Given instruction> Starting at the line with "How great a distance separates", transcribe each line through the final one, both included, and add nothing.

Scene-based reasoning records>
※ ※ ※

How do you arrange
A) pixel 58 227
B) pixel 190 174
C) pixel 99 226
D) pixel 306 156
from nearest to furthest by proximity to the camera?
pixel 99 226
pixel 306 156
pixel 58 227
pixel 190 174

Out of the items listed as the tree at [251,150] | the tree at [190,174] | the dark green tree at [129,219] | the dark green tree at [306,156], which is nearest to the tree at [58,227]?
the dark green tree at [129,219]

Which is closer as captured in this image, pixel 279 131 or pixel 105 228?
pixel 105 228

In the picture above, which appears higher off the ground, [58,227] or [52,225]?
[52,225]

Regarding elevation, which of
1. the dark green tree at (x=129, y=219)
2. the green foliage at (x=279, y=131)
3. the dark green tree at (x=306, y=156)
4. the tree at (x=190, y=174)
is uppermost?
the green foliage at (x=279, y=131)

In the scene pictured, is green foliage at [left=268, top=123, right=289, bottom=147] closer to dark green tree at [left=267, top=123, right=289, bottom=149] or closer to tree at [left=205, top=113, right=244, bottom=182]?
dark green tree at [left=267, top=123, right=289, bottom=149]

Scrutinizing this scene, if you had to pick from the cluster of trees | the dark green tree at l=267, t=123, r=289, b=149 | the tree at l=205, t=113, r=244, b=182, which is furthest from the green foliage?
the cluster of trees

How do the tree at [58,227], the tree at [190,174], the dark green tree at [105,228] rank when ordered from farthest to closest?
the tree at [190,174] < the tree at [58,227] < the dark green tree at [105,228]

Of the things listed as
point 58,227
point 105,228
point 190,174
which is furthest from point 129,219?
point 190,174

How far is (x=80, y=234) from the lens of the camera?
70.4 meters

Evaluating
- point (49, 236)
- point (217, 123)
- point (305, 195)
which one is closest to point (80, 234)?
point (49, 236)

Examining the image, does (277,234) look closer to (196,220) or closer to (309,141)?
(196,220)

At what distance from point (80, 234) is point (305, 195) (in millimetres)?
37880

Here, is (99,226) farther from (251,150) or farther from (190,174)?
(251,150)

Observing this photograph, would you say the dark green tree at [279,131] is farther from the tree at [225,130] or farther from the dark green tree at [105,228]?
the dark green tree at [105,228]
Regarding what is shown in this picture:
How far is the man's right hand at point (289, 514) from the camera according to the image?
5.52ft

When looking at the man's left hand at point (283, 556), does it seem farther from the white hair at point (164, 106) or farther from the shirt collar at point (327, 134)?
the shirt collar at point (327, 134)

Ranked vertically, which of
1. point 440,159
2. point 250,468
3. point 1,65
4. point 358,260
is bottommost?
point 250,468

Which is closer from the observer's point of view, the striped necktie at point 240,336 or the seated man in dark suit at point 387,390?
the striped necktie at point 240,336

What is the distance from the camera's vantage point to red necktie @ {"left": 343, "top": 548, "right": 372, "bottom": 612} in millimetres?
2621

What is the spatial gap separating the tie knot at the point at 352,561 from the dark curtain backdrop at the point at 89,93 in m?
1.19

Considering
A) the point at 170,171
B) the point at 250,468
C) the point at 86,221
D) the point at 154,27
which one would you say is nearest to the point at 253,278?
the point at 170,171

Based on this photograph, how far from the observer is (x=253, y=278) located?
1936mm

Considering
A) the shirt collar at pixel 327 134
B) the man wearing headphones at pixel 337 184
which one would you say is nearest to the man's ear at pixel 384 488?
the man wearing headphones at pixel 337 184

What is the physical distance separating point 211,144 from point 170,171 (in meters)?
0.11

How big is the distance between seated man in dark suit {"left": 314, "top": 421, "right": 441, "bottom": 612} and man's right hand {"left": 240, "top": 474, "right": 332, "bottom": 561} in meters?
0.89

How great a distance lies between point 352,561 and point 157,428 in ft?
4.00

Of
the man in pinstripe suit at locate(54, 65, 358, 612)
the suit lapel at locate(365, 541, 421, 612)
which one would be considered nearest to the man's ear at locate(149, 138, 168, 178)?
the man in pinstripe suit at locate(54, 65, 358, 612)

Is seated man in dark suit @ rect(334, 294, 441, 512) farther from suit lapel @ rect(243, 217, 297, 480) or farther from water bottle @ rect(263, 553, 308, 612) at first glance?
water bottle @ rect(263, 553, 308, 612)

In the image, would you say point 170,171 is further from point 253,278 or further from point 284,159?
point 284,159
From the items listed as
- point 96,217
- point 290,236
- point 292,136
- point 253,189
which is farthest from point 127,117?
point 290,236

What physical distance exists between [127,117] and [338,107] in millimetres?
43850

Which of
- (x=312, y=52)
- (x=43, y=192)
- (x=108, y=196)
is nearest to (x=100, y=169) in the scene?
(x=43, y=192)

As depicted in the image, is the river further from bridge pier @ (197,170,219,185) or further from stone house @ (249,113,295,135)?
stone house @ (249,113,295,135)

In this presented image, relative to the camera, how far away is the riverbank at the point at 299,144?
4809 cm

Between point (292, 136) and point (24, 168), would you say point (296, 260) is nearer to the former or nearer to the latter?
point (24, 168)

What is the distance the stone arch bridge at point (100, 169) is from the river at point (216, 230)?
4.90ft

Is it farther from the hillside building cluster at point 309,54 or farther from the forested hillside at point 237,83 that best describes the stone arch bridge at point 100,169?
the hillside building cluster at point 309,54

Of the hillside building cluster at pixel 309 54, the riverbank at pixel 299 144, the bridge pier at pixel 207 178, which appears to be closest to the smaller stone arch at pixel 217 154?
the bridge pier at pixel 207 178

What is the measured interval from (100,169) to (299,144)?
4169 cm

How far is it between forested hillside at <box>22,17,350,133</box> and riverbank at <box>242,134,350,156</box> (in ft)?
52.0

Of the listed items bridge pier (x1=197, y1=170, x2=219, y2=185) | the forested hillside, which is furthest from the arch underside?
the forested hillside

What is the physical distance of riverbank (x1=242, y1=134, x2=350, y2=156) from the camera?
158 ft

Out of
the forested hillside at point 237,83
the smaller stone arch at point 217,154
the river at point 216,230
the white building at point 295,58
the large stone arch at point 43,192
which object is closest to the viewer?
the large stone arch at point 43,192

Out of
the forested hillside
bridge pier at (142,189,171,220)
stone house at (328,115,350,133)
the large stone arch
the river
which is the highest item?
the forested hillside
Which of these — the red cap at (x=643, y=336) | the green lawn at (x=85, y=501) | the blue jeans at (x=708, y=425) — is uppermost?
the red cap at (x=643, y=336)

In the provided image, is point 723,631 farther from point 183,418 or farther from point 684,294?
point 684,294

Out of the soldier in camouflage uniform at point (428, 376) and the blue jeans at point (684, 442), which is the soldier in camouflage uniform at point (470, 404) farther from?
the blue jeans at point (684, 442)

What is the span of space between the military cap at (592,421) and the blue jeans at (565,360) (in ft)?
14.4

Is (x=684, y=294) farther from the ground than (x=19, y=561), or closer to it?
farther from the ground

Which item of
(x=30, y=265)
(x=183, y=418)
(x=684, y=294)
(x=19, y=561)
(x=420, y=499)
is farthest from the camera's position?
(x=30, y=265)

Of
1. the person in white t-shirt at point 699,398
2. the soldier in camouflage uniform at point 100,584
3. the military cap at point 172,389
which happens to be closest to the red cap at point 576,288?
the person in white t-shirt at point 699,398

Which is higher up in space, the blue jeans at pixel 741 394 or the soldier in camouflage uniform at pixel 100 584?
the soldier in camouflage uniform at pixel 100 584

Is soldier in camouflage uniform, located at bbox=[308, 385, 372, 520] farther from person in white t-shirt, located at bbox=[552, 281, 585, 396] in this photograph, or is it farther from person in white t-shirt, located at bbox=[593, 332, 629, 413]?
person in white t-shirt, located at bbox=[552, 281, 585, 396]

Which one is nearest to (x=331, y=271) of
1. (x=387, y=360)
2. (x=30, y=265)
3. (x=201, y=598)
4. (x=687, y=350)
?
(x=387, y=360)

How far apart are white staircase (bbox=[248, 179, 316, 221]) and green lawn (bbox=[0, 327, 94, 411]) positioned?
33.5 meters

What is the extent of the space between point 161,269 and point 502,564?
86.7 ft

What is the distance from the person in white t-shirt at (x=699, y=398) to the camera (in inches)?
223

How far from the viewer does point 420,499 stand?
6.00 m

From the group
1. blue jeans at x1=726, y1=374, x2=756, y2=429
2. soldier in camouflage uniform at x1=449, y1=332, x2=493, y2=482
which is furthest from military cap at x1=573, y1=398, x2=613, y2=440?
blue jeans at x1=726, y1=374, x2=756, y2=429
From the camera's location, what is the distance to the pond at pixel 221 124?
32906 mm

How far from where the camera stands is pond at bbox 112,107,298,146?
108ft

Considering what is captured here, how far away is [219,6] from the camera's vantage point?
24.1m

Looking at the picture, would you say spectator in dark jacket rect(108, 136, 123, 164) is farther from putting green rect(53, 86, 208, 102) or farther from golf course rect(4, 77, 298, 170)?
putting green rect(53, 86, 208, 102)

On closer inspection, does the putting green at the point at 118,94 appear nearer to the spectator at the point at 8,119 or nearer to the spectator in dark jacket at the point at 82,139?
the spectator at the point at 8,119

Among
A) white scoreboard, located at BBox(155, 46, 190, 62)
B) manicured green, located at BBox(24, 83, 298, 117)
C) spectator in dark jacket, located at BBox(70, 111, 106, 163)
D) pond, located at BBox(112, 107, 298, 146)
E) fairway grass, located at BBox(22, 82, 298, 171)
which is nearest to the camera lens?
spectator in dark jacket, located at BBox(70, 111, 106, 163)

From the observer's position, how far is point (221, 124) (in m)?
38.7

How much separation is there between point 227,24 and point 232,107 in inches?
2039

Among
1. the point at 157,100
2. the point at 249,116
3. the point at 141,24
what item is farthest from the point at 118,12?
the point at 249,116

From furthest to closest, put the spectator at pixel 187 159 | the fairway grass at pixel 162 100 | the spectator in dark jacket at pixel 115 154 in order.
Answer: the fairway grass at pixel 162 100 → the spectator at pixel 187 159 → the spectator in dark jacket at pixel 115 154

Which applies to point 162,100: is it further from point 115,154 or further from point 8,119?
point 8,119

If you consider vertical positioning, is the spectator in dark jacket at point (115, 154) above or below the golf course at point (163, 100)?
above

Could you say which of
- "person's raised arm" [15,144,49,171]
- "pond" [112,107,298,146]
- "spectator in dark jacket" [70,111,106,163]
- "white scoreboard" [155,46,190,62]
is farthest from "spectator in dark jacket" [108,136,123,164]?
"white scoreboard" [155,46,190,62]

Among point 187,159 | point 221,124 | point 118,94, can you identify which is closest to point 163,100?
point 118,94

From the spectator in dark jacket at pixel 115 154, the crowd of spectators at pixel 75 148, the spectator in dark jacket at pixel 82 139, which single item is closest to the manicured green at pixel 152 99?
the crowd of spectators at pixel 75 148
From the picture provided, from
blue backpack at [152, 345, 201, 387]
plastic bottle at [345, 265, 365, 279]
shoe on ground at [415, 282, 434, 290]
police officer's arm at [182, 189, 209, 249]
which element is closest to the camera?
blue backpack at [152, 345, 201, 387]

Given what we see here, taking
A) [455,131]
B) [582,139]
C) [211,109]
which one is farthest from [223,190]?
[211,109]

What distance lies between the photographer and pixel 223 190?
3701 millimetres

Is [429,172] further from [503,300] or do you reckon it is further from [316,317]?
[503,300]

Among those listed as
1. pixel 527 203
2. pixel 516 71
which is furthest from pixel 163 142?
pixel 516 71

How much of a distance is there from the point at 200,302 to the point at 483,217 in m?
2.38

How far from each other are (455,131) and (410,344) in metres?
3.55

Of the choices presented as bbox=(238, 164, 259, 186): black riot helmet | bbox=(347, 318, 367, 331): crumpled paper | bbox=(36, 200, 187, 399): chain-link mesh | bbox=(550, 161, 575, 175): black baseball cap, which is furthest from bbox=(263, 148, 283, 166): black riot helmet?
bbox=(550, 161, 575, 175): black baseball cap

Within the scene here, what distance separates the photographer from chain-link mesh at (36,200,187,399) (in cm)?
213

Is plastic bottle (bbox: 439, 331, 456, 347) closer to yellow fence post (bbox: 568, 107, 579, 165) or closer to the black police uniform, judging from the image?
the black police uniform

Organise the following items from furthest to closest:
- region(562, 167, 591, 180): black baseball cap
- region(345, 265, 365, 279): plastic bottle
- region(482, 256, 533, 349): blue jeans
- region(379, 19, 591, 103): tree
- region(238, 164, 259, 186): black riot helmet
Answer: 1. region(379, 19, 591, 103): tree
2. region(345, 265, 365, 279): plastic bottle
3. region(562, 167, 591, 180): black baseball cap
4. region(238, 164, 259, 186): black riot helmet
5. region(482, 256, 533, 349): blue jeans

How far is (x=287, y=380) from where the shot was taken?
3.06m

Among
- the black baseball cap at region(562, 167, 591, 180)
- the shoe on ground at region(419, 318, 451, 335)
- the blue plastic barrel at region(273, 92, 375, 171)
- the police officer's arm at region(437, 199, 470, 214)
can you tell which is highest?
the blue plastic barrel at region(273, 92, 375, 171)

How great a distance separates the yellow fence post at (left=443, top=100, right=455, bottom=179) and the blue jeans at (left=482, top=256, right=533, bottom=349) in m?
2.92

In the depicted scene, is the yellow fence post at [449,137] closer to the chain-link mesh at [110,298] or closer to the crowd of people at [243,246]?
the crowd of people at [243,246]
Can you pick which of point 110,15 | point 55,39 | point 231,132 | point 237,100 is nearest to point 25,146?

※ ※ ※

Expected answer>
How great a distance separates the yellow fence post at (left=443, top=100, right=455, bottom=179) and the blue jeans at (left=482, top=256, right=533, bottom=349) in m?
2.92

In the depicted scene, is the yellow fence post at [449,137] closer to the chain-link mesh at [110,298] or closer to the crowd of people at [243,246]?
the crowd of people at [243,246]
Can you pick which of point 110,15 | point 55,39 | point 231,132 | point 237,100 is nearest to point 25,146?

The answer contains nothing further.